Я ему в ответ:

– Шум слышу. Наблюдатели видят движение нескольких десятков одноконных саней по дамбе, у меня их нечем достать.

Он опять:

– Ты смотри мне, а то вот приеду, в уши нассу и заморожу!

Мой ответ лаконичен:

– Слушаюсь.

Это потом, позже, спустя пару недель, я научился обстреливать финнов дальним пулеметным огнем из закрытых позиций. Причем довольно эффективно.

Так я продолжал вести бои больше двух недель, а командира полка и комиссара так и не видел.

Куриная слепота

Боевые действия батальона, то оборонительные, то наступательные (главным образом контратаки), с переменным успехом длились до середины марта 1942 года, когда вдруг 15 марта я получил приказ сдать район обороны подразделениям 67-й стрелковой дивизии и сосредоточиться к утру 16 марта в рощах северо-восточнее населенного пункта Тенежечи, недалеко от командного пункта полка. Смену я закончил, едва-едва успев к утру, а вот выйти в течение ночи в указанный район не смог. И это пришлось делать уже с наступлением светового дня. Хорошо, что финская авиация в этот день не работала, несмотря на прекрасную погоду.

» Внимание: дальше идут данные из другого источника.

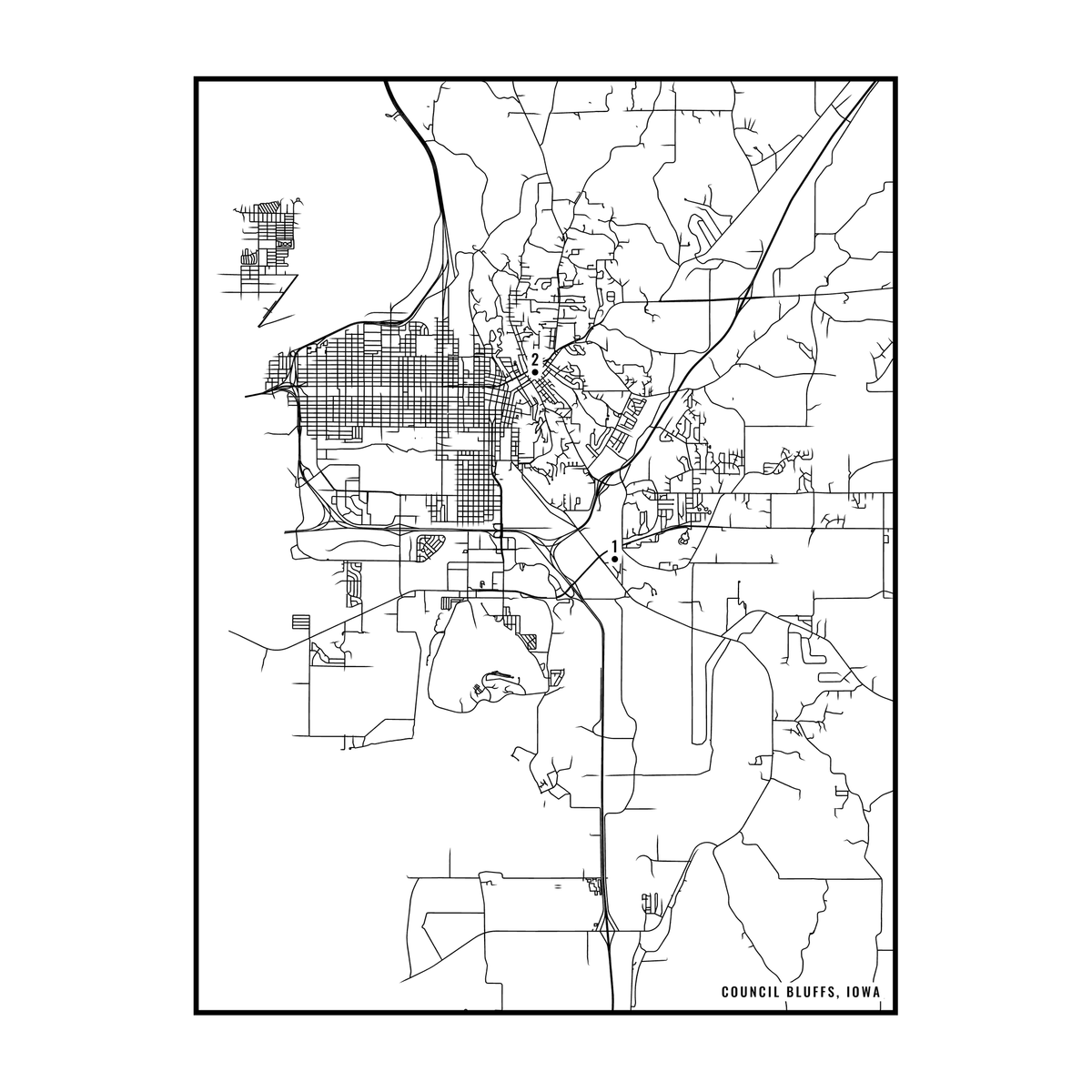 City map art close-up - Council Bluffs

Проходя мимо командного пункта полка, я впервые прибыл к командиру полка с докладом. Когда я зашел в блиндаж, где было уютно и тепло, особенно после окопов, я увидел перед собой высокого худого татарина в форме полкового комиссара (4 шпалы в петлицах). Он меня, к моему удивлению, очень приветливо встретил, поблагодарил, что я сумел за ночь сдать район, а то, что днем сосредоточусь в новом районе, – не очень хорошо, но авиация противника бездействует. Здесь он подозвал адъютанта, а мне сказал, скорее утвердительно:

– Водку пьешь.

Я не успел ответить, как адъютант поднес мне эмалированную кружку с водкой, а командир приказал немедленно выпить. Я ранее так много водки не пил и хотел было отказаться, однако мой комиссар батальона подергал меня за фуфайку и шепнул:

– Пей, иначе будет скандал.

Я выпил и хорошо помню, как с комиссаром едва-едва добрался к какому-то заброшенному дому, без окон и дверей, и свалился в угол спать, а начальник штаба Блинов стал оборудовать командный пункт.

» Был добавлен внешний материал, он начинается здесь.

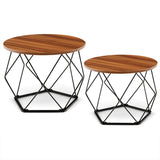 NNECW Circle Coffee Table with Pentagonal Steel Base for Living Room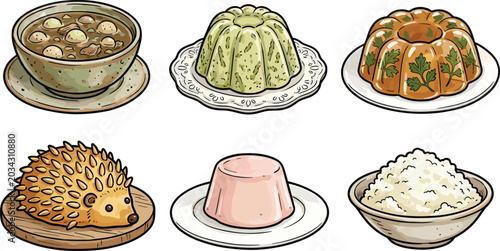 Fotografie Mid-Century Retro Buffet Food Clipart Set Featuring Hedgehog Cake, Savory Aspic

Я проспал, видимо, где-то часа три-четыре, а когда проснулся, в центре дома горел небольшой костер и было тепло. А на улице мороз 10–15 градусов и снегу не меньше метра высоты. Здесь же мне вручили приказ: с наступлением ночи совершить марш протяженностью 40–45 километров и к утру сосредоточиться в районе населенного пункта 10–12 километрами южнее озера Ван-озеро.

Я собрал командиров рот и был поражен докладами командиров о том, что примерно 70–80 процентов личного состава ночью не видят, то есть страдают куриной слепотой. Что делать? Доложить командиру полка, но он все равно прикажет выполнять. И я решил с наступлением темноты построить батальон по-ротно, в две шеренги. Впереди иметь зрячих солдат и офицеров, вдеть лыжные палки в палки и так двигаться по лыжне. В голове колонны шли я и комиссар, и так мы начали движение.

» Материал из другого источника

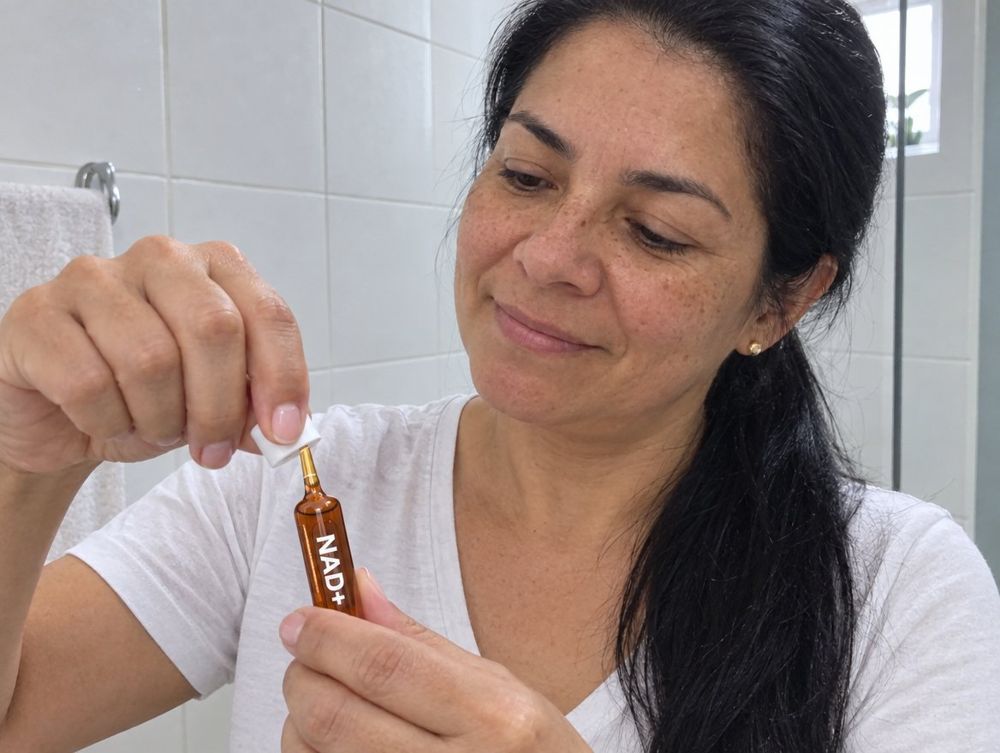 Clienta abriendo un vial con la tapa abridora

Примерно через два часа после начала марша – а шли мы параллельно накатанной дороге – вдруг из-за поворота появились огни фар автомобиля. Я продолжил движение, а по колонне пошла команда: командира и комиссара батальона к автомашине командира дивизии. Мы остановили движение и быстро на лыжах спустились к дороге, где стоял автомобиль М-1 с командиром дивизии. Я подъехал на лыжах и четко, громко доложил командиру дивизии: кто, куда, с какой задачей двигается. А он мне говорит:

– Почему батальон идет палка в палку, ведь это замедляет движение?

– Верно, – доложил я командиру, – но причина в куриной слепоте.